As Amanda Marcotte wrote for Salon, “It’s a manhood that views women and LGBT people as inferior, sees sex as an act of domination, and valorizes violence as the way to prove one’s self to the world. Toxic masculinity aspires to toughness but is, in fact, an ideology of living in fear: The fear of ever seeming soft, tender, weak, or somehow less than manly.”
In this town, there is certainly no shortage of examples of toxic masculinity. What are we gonna do? Bring the fire!
At DV LEAP, we aren’t just up against perpetrators when we represent survivors in court on legal appeals. We are also up against this same toxic masculinity internalized by judges, lawyers, mental health professionals, even guardians ad litem and other supposed advocates in the judicial system.
Too often survivors are denied protection by the courts for themselves and their children, jeopardizing their safety and well-being.
I want you to think about the number 58,000. This is the size of some sports arenas and towns. 58,000. This is also the estimated number of children court-ordered into the unsupervised cared of an abusive father every year.
The implicit bias of judges against survivors is pervasive throughout the judicial system. Two words: Brock Turner. Consider the sentencing of this rapist, a white male, convicted of multiple felonies for assaulting an unconscious woman, who only received a six-month sentence in a county jail. Why?
As the judge said, because “a prison sentence would have severe impact on him.” What are we gonna do? Bring the fire!

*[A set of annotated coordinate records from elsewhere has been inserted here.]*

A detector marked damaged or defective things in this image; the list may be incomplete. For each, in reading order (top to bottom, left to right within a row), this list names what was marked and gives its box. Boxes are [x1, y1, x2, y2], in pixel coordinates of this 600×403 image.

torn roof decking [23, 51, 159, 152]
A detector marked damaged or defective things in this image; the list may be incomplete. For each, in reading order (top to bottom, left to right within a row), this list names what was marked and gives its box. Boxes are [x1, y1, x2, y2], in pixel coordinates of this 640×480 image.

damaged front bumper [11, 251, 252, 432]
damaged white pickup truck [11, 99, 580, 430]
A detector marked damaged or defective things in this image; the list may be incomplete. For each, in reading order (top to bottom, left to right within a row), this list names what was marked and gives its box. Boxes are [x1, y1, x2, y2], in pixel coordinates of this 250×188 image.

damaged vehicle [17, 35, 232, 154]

Men are almost NEVER taught to NOT rape. If we are going to de-toxify toxic masculinity, we must fully fund domestic violence prevention education and policy in our schools. In DC, this is now possible through the recently passed School Safety Omnibus Act.
Mayor Bowser, the key to ending dating and domestic violence is investment in primary prevention and early intervention. We must fund programs that focus on healthy relationships and consent education so that all DC youth have the tools they need to thrive. What are we gonna do? Bring the fire! Thank you!